These are _Chariton’s Chaereas and Callirhoe_ by Warren E. Blake
(beautiful in English and format) and three volumes of _The Loeb
Classical Library_: _Daphnis and Chloe by Longus_, Lucian’s _True
History_ (in Lucian vol. I) and the Latin novel which combines the
different Greek types into one great synthesis, Apuleius’
_Metamorphoses_. If I can win new readers for these my favorites, my
writing will be as successful as it has been happy!
It is a pleasure once again to express grateful thanks to publishers and
authors who have allowed me to quote material. I am indebted to the
Harvard University Press for its courtesy in allowing me to quote freely
from volumes in _The Loeb Classical Library_; to the Clarendon Press,
Oxford for the use of material from R. M. Rattenbury, “Romance: the
Greek Novel,” in _New Chapters in the History of Greek Literature_,
_Third Series_, from F. A. Todd, _Some Ancient Novels_, from J. S.

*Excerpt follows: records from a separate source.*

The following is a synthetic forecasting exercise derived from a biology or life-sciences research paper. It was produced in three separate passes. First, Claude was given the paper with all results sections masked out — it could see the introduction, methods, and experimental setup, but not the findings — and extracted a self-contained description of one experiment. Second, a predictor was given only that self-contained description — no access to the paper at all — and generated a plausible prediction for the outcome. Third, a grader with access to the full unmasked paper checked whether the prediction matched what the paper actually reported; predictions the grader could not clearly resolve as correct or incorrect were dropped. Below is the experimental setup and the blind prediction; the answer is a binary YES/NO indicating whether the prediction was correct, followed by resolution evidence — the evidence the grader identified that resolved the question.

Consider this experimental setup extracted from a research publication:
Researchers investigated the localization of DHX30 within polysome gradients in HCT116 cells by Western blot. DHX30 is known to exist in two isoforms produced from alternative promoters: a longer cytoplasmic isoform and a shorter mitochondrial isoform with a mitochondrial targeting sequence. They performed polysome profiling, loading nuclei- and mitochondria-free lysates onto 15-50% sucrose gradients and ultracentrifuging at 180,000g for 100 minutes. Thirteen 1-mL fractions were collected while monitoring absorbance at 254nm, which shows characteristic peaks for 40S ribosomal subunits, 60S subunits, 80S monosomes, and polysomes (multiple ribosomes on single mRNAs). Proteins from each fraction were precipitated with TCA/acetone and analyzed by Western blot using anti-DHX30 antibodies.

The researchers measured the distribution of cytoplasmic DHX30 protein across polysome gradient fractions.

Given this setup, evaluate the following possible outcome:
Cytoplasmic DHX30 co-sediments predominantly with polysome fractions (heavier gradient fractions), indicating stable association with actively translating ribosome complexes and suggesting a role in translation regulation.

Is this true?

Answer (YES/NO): NO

Phillimore, “Greek Romances” in _English Literature and the Classics_,
and from _The Works of Lucian of Samosata_ translated by H. W. Fowler
and F. G. Fowler; to Longmans, Green and Co. , for the use of a quotation
from F. G. Allinson, _Lucian Satirist and Artist_; to the University of
Michigan Press for the use of Warren E. Blake’s translation of Chariton;
to the Columbia University Press for permission to quote from S. L.
Wolff’s _The Greek Romances in Elizabethan Prose Fiction_; and for
generous permissions for quotations from Professor M. Rostovtzeff and
Professor B. E. Perry.
My writing has been greatly facilitated by the cooperation of the staff
of the Vassar Library, especially of Miss Fanny Borden, Librarian, who
has provided me with a study in the Library, patiently borrowed many
books from other libraries for me and shown unfailing interest in my
work. A constant stimulus to my writing has been the appreciation of my
colleagues and students expressed in invitations to read different
chapters of this volume to the Classical Journal Club and to the
Classical Society. Finally my profound gratitude is due to the donors of
the funds which made possible the publication of these Essays.
_CONTENTS_
CHAPTER PAGE
I. The Greek Romances and Their Re-dating. 1
II. Chariton’s _Chaereas and Callirhoe_. 14
III. The _Ephesiaca_ or _Habrocomes and Anthia_ by Xenophon of
Ephesus. 38
IV. The _Aethiopica_ of Heliodorus. 61
V. _The Adventures of Leucippe and Clitophon_ by Achilles Tatius. 95
VI. _The Lesbian Pastorals of Daphnis and Chloe_ by Longus. 119
VII. Lucian and his Satiric Romances: the _True History_ and
_Lucius or Ass_. 144
VIII. A Comparison of the Greek Romances and Apuleius’
_Metamorphoses_. 186
Index 203
ESSAYS ON
THE GREEK ROMANCES
I
_THE GREEK ROMANCES AND THEIR RE-DATING_
The term “Greek Romances” is applied to long stories in Greek prose,
written from the end of the first to the beginning of the fourth century
before Christ and later imitated by Byzantine writers. It was one of
these last, Nicetas Eugenianus, who prefixed to his own romance a
prelude of verses which described their content:
“Here read Drusilla’s fate and Charicles’—
Flight, wandering, captures, rescues, roaring seas,
Robbers and prisons, pirates, hunger’s grip;
Dungeons so deep that never sun could dip
His rays at noon-day to their dark recess,
Chained hands and feet; and, greater heaviness,
Pitiful partings. Last the story tells
Marriage, though late, and ends with wedding bells. ”[2]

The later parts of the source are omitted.